According to a new report from cybercrime intelligence firm Intel 471, the latest development in 2FA bypassing involves the use of robocalls with interactive messages that are meant to trick users into handing over their one-time passwords (OTPs) in real-time as attackers are trying to access their accounts. All of this is automated and controlled by using Telegram-based bots, much like teams in organizations use Slack bots to automate workflows.
“All the services Intel 471 has observed, which have only been in operation since June, either operate via a Telegram bot or provide support for customers via a Telegram channel,” the researchers said. “In these support channels, users often share their success while using the bot, often walking away with thousands of dollars from victim accounts.”
Social engineering automated by bots
At their core these are social engineering attacks with a high level of automation. In the past an attacker would manually call a victim to get their information or the customer support line of a bank or service provider to gain unauthorized access to an account; this has now transitioned to scripted calls performed by bots based on commands given in a Telegram chat.
The services seen by Intel 471 have predefined “modes” or scripts to impersonate various well-known banks, as well online payment services like Google Pay, Apple Pay, PayPal and mobile carriers. Since they began looking into this, the researchers have seen one service called SMS Buster that can make calls in both English and French being used to illegally access accounts at eight different Canada-based banks.
Another service called SMSRanger claims a success rate of around 80% if the victim answers the call and the attacker supplied the bot with accurate and updated personal information about the victims. Also known as “fullz” in cybercrime circles, these data sets can be acquired from various forums and underground markets.
Bots effectively emulate victims’ service providers
The high success rate is somewhat surprising. Normally with 2FA or OTP schemes used for account authentication or transaction authorization in the banking space, the user might be contacted by an automated service via a phone call to be given their unique one-time use code. However, these cybercrime services do it in reverse: They contact the victims to ask them to input the OTPs they just received through SMS or some other means from their legitimate service provider.
This should be an unusual request and process for most users that should raise red flags. However, these bots do a good job of masquerading as the victim’s service provider. Most have phone number spoofing capabilities and the attacker can specify the phone number he wants the bot to use when calling the victim. This will usually be a number associated with the victim’s bank or carrier.

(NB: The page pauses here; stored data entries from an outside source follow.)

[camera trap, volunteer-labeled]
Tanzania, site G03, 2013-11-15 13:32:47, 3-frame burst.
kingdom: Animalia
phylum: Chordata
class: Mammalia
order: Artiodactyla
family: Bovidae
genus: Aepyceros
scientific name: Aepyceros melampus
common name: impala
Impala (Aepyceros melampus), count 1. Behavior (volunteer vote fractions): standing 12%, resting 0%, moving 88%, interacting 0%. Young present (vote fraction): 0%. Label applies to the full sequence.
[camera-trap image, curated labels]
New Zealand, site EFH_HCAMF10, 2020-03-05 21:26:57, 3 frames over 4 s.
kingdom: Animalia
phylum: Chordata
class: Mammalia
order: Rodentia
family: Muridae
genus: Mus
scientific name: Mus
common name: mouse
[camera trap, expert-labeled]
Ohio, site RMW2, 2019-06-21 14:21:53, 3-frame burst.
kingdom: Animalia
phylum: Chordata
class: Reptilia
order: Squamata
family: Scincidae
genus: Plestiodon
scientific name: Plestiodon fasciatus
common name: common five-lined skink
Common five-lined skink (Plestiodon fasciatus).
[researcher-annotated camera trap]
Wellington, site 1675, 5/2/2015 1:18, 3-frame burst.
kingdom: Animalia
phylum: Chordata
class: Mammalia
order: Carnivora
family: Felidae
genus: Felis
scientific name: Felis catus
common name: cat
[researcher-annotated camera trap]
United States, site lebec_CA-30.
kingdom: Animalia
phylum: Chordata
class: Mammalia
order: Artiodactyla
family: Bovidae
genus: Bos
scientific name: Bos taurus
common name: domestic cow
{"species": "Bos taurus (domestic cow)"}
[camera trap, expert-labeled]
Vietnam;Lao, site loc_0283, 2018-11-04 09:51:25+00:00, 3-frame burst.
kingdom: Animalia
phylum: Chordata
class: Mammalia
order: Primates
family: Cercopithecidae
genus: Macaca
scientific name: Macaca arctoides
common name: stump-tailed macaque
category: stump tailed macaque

If the victims’ phones display a caller ID that the victims trust and recognize, they’re more likely to comply with the request. In addition, the robot will have personal information about them that the attacker loaded, adding another layer of credibility.
In addition to robocalling, some of these services can also automate attacks via email or SMS and offer phishing panels that target social media accounts like Facebook, Instagram and Snapchat; financial services like PayPal and Venmo; or investment apps like Robinhood or Coinbase. Cybercriminals pay monthly fees that range from tens to hundreds of dollars to use the bots, which is a small price considering that every successful attack can result in the theft of thousands of dollars.
Robust 2FA forms offer more protection
“Overall, the bots show that some forms of two-factor authentication can have their own security risks,” the Intel 471 researchers said. “While SMS- and phone-call-based OTP services are better than nothing, criminals have found ways to socially engineer their way around the safeguards. More robust forms of 2FA—including Time-Based One Time Password (TOTP) codes from authentication apps, push-notification-based codes, or a FIDO security key—provide a greater degree of security than SMS or phone-call-based options.”
Users should be wary of any phone calls where the caller, whether a robot or a human, asks them for personal, financial or authentication information. With 2FA being widely deployed for SaaS and other accounts provided by companies to employees, these services represent a risk for organizations as well, not just consumers.